* GIVEN RECORDS
<<<<
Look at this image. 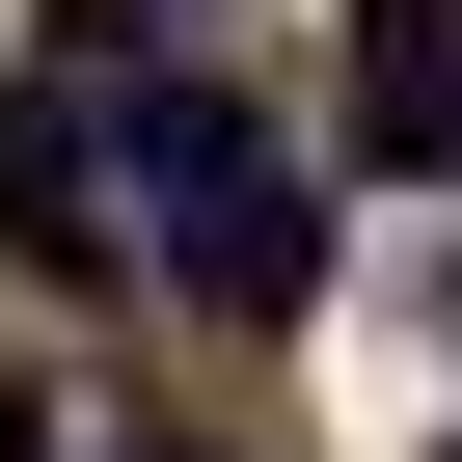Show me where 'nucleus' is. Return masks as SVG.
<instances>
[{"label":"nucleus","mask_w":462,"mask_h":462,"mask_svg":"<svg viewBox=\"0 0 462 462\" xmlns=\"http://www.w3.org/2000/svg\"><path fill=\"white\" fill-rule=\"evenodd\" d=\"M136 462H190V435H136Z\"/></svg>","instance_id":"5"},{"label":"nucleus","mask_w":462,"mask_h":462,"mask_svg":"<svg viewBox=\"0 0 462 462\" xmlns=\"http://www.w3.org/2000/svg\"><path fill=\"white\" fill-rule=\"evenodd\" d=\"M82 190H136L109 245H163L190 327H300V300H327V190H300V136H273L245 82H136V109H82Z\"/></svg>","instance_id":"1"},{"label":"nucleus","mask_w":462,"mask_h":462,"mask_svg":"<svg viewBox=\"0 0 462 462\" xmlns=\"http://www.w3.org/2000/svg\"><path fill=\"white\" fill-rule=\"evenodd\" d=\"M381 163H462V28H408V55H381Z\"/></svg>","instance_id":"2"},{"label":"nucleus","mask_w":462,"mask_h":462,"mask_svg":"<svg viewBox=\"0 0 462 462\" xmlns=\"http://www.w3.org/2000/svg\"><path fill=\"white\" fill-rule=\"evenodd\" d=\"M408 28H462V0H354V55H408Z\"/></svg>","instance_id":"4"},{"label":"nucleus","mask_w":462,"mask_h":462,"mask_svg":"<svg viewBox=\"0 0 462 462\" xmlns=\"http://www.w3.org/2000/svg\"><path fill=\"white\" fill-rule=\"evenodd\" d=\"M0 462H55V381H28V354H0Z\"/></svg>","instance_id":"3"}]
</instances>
>>>>
<<<<
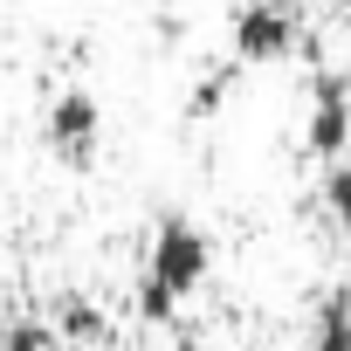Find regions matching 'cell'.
>>>>
<<<<
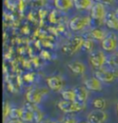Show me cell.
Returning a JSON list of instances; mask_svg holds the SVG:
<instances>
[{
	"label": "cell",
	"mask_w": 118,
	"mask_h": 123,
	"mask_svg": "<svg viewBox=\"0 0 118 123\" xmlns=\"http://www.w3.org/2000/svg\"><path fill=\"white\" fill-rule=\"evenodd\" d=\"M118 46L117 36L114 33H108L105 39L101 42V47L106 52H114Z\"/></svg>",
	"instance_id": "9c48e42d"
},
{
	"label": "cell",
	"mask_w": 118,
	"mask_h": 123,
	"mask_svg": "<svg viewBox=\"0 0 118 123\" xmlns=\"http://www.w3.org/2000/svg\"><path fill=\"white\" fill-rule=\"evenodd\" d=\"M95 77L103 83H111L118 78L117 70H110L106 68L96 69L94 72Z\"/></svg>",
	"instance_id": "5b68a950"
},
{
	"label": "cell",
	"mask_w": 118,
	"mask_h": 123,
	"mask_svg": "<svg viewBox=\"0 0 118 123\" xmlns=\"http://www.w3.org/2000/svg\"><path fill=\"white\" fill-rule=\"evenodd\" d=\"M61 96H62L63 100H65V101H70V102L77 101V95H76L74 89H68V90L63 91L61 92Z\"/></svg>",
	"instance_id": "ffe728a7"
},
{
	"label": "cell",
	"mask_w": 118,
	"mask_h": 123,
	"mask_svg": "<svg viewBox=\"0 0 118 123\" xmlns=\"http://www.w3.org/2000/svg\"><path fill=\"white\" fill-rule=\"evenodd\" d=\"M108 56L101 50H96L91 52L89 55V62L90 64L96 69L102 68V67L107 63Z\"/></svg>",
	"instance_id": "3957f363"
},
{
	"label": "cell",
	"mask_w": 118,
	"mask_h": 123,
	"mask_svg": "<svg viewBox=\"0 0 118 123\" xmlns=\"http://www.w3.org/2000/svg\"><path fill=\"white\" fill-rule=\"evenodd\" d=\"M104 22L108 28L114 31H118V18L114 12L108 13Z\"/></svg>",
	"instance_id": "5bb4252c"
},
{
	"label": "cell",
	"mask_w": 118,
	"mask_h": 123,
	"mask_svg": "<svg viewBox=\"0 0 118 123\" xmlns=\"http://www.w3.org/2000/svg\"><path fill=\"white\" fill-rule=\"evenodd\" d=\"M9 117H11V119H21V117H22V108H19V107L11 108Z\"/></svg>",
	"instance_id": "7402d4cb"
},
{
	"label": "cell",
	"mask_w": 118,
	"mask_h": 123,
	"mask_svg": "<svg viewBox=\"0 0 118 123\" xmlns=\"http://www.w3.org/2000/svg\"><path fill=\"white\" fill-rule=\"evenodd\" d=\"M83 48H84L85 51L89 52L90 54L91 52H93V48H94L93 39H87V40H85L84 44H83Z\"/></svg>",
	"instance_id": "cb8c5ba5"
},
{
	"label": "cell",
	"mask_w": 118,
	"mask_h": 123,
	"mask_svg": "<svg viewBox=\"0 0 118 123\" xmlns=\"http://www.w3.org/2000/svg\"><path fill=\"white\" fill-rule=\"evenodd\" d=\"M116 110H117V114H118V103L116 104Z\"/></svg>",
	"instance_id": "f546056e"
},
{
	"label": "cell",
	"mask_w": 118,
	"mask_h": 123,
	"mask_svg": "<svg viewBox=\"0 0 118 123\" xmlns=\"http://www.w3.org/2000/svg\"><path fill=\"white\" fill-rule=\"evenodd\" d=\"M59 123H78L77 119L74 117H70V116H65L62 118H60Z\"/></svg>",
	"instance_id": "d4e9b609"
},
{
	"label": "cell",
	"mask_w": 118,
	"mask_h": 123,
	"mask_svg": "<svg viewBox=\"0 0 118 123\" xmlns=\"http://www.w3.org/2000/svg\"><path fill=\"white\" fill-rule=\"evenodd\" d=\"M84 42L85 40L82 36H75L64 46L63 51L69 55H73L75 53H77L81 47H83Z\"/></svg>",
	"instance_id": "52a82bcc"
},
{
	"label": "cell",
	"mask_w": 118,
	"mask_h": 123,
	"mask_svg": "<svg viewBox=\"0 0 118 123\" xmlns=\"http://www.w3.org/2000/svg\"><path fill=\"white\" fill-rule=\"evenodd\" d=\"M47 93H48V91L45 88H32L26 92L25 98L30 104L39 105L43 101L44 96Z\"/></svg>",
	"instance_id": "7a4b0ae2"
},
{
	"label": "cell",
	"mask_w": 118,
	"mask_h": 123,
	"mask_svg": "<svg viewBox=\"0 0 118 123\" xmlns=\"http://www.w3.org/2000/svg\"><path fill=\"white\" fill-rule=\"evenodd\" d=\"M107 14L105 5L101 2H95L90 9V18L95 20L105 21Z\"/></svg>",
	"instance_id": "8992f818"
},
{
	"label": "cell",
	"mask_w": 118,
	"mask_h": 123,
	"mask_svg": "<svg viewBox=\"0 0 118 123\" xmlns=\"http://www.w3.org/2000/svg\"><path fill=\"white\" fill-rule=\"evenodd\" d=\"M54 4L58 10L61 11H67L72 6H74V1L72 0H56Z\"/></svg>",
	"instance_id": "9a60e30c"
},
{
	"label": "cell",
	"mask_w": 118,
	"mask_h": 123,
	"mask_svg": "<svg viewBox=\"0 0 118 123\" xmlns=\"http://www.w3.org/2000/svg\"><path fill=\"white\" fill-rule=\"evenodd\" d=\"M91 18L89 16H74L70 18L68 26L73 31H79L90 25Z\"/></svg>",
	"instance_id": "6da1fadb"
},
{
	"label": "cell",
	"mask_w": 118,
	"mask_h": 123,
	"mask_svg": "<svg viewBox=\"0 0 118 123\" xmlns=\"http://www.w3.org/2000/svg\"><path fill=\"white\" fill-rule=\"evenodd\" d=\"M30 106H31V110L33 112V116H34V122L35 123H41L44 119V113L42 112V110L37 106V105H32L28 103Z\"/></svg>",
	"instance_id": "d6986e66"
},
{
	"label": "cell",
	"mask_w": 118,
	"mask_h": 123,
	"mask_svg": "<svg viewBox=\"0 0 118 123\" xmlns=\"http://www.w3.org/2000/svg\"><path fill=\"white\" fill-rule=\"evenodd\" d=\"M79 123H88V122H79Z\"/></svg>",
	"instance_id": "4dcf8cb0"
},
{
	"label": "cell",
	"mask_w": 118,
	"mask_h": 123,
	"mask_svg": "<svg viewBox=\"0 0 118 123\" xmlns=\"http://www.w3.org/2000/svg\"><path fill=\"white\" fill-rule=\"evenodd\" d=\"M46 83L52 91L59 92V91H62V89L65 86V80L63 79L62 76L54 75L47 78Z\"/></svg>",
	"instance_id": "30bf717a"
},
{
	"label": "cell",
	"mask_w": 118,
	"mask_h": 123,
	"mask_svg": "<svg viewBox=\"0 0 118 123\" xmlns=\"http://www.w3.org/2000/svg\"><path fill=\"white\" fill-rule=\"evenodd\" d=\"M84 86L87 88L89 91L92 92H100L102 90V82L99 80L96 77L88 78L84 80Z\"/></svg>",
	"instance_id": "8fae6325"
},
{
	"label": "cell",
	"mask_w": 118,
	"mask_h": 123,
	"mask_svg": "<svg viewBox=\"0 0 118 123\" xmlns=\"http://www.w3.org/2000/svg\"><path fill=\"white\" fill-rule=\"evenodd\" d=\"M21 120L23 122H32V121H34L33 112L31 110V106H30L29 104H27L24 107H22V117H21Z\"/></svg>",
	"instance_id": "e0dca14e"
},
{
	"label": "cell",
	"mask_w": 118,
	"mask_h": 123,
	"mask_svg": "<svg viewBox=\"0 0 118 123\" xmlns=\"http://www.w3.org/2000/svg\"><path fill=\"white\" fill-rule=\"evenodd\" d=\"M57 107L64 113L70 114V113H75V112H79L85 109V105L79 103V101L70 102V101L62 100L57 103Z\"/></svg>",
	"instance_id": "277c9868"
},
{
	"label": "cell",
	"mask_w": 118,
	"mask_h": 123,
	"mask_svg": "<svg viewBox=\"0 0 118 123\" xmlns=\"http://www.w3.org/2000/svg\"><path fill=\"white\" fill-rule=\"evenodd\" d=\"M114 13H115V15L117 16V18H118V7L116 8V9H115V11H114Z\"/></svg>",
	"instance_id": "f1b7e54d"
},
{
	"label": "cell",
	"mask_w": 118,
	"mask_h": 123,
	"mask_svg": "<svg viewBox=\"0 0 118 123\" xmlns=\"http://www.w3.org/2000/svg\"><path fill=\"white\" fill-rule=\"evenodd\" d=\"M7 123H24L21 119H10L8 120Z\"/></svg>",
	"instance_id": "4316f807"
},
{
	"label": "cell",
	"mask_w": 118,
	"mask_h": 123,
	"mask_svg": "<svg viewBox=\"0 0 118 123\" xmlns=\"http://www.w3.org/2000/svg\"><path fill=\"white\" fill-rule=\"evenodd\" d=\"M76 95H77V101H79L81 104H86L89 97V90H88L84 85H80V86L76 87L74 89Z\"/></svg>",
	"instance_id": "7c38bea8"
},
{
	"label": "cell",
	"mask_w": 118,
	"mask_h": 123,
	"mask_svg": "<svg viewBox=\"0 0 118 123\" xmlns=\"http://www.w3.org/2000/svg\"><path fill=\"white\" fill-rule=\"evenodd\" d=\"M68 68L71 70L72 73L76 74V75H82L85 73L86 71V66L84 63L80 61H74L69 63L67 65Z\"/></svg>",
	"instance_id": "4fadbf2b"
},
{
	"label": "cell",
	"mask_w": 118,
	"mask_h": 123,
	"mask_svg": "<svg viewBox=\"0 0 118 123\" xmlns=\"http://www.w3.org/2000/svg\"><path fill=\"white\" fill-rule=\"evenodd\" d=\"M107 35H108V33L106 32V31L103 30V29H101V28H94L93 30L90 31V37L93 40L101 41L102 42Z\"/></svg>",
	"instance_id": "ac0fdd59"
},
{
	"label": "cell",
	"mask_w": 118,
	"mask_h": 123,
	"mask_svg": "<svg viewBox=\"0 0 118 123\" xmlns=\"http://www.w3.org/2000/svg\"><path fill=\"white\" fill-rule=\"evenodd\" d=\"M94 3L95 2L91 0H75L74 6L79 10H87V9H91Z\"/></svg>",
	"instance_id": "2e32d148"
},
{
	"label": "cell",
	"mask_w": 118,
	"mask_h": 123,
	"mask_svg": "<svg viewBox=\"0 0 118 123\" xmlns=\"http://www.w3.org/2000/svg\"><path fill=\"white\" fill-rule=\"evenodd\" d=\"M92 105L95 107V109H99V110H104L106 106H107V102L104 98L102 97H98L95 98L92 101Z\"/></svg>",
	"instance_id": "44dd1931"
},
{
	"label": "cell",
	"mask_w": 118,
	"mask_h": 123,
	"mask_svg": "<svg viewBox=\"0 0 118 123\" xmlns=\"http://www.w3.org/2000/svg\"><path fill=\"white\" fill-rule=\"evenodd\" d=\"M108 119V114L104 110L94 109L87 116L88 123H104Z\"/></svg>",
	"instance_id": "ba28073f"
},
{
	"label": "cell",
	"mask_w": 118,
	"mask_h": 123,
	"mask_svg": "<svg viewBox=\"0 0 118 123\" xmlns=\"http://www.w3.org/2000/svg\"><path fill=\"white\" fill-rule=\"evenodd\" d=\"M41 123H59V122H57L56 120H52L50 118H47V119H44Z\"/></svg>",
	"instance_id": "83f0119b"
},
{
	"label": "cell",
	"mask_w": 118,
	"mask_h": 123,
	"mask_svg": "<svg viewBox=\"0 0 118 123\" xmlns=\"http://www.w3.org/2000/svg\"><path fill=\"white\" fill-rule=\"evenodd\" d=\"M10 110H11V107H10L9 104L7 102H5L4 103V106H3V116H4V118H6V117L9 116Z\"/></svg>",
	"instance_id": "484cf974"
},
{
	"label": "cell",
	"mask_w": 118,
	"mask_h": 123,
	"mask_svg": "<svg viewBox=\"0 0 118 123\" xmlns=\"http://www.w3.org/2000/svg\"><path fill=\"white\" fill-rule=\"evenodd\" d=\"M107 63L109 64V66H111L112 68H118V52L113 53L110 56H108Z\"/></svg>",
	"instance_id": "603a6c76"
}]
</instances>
>>>>
* PROBLEM
Arrange the lines of the records, starting at the line that contains "Show me cell." and ending at the line that contains "46L117 36L114 33H108L105", with both of those lines included, as a JSON list of strings with one string per line. Skip blank lines and leave the pictures out.

* EXERCISE RESPONSE
[
  "Show me cell.",
  "Returning a JSON list of instances; mask_svg holds the SVG:",
  "<instances>",
  "[{",
  "\t\"label\": \"cell\",",
  "\t\"mask_w\": 118,",
  "\t\"mask_h\": 123,",
  "\t\"mask_svg\": \"<svg viewBox=\\\"0 0 118 123\\\" xmlns=\\\"http://www.w3.org/2000/svg\\\"><path fill=\\\"white\\\" fill-rule=\\\"evenodd\\\" d=\\\"M118 46L117 36L114 33H108L105 39L101 42V47L106 52H114Z\\\"/></svg>\","
]